[Page text]
** start **
I agreed, we should have an option -fopenmp-simd to enable SIMD only, both GCC and ICC have similar options.

I would suggest we shall sync-up on these work, so we don't duplicate the effort.

Thanks,
Xinmin

Hi Xinmin,

Thank you for your email.

I have been catching up with the content of your proposal, and I have
some questions/remarks below that I’d like to discuss with you - see
the final section in the proposal.

I have specifically added Alexey B. to the mail so we can move our
conversation from phabricator to the mailing list.

Before we start, I just want to mention that the initial idea of using
llvm::FunctionType for vector function generation and matching has
been proposed by a colleague, Paul Walker, when we first tried out
supporting this on AArch64 on an internal version of llvm. I received
some input also from Amara Emerson.

In our case we had a slightly different problem to solve: we wanted to
support in the vectorizer a rich set of vector math routines provided
with an external library. We managed to do this by adding the pragma
to the (scalar) function declaration of the header file provided with
the library, and as shown by the patches I have submitted, by
generating vector function signatures that the vectorizer can search
in the TargetLibraryInfo.
** end **
[Supplied data]
** start **
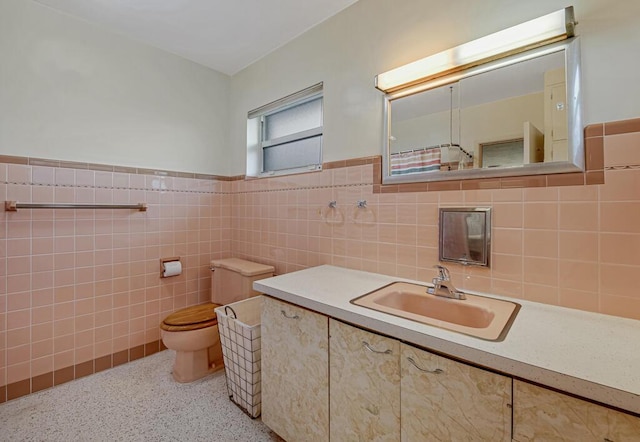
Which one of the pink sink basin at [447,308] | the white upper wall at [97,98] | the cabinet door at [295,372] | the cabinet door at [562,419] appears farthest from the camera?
** end **
[Problems]
1 – From the mailing-list text, list every person named.
2 – Answer these from the mailing-list text:
(a) Which two compilers are said to have options similar to the proposed -fopenmp-simd?
(b) Who was added to the mail so the conversation could move from phabricator to the mailing list?
(c) Where can the vectorizer search the generated vector function signatures?
3 – Reproduce the mailing-list text from "I have been" up to and including "the mailing list.".

[Answers to the problems]
1 – Xinmin, Alexey B., Paul Walker, Amara Emerson

2 –
(a) GCC and ICC
(b) Alexey B.
(c) In the TargetLibraryInfo

3 –
I have been catching up with the content of your proposal, and I have
some questions/remarks below that I’d like to discuss with you - see
the final section in the proposal.

I have specifically added Alexey B. to the mail so we can move our
conversation from phabricator to the mailing list.